> IMO there's no point having a clean history of commits within a PR. With rare exceptions, if you have a PR with a clean history of commits and each commit compiles and passes the tests... they should be separate PRs! If it isn't clean then it should be squashed.

A perfect illustration of a backwards mindset. If this made sense then the standard or least common denominator PR tool would work better with many small PRs, which here also means they must be able to depend on each other. (separate PRs!!!) So is it?

> Also I really really wish GitHub had proper support for stacked PRs.

No. It doesn’t even support it.

So how does this make sense? This culture of people wanting “one PR” for each change, and then standard PR tool that everyone knows of doesn’t even support it? What’s the allegiance even to, here? Phabricator or whatever the “stacked” tools are?

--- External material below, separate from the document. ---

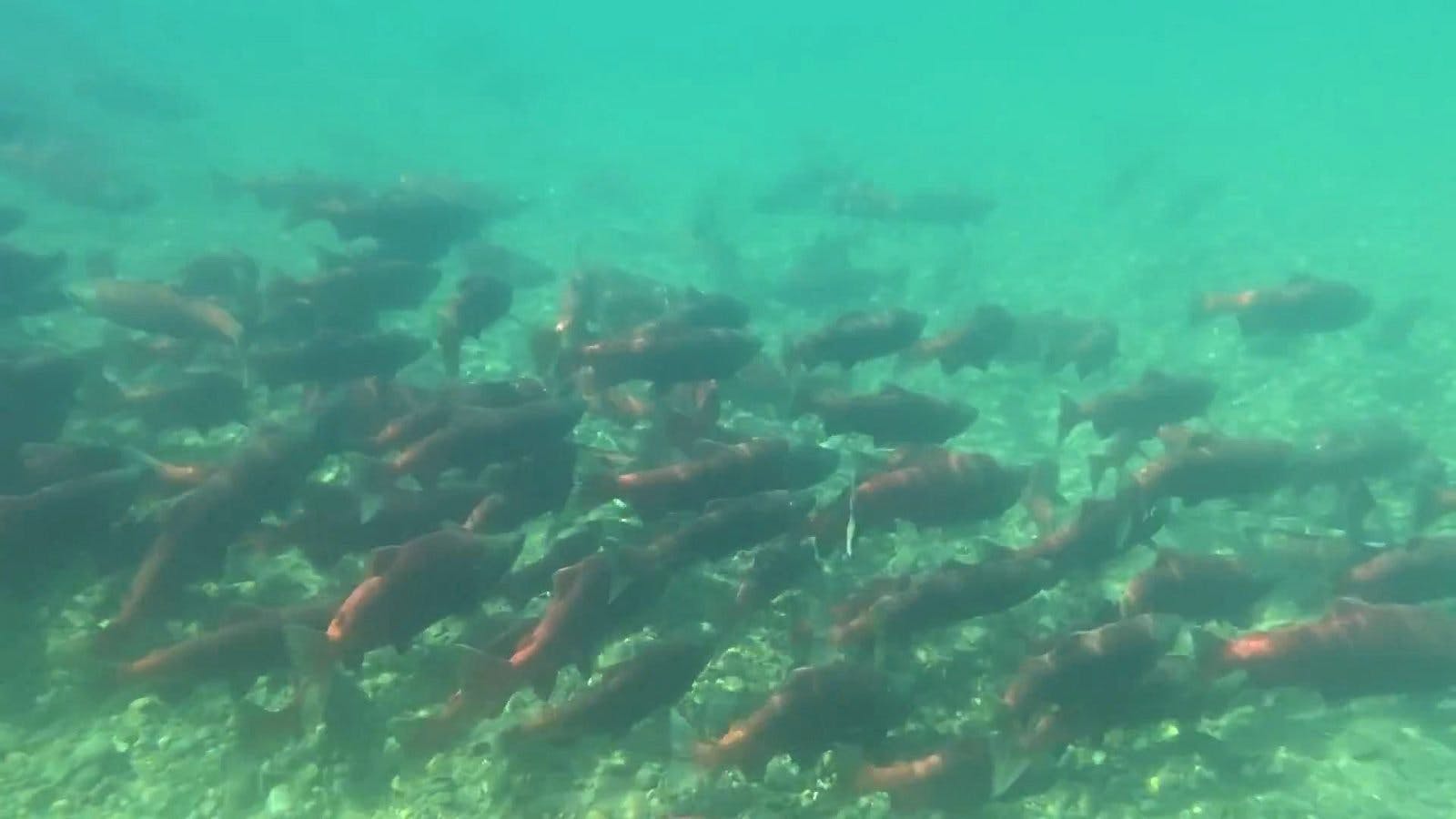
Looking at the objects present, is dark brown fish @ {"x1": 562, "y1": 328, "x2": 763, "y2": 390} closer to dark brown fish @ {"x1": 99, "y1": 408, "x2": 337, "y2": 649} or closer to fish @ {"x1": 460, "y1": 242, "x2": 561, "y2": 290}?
dark brown fish @ {"x1": 99, "y1": 408, "x2": 337, "y2": 649}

It’s impressive that Git forge culture has managed to obfuscate the actual units of change so much that heavyweight PRs have become the obvious—they should be separate PRs!—unit of change... when they don’t even support one-change-then-another-one.

Yeah it's kind of infuriating really. It's not like it's an uncommon workflow either. Everywhere I've worked people end up with PRs that just say "this depends on this other PR; ignore the first commit".

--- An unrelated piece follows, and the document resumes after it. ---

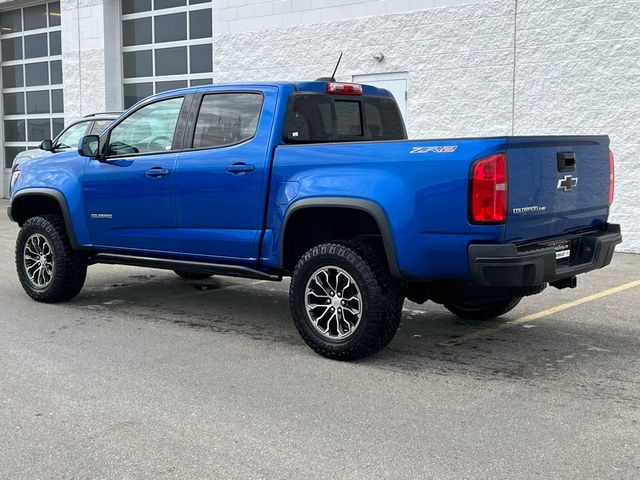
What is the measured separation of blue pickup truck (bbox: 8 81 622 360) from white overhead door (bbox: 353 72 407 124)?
19.4ft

Gitlab kind of supports it - if your second PR's target branch is the first PR then it will only show you the code from the second PR and it will automatically update the target branch to master when the first one gets merged. I wouldn't say it's first class support though.

Sapling sort of has support for making it work on GitHub: https://sapling-scm.com/docs/addons/reviewstack/

And there was some forge that supports Jujutsu that has proper first class support, but I can't find it now.

Anyway it's a very useful workflow that lots of people want and kind of insane that it isn't well supported by GitHub.

To be fair I can't remember the last time GitHub introduced any really new features. It's basically in maintenance mode.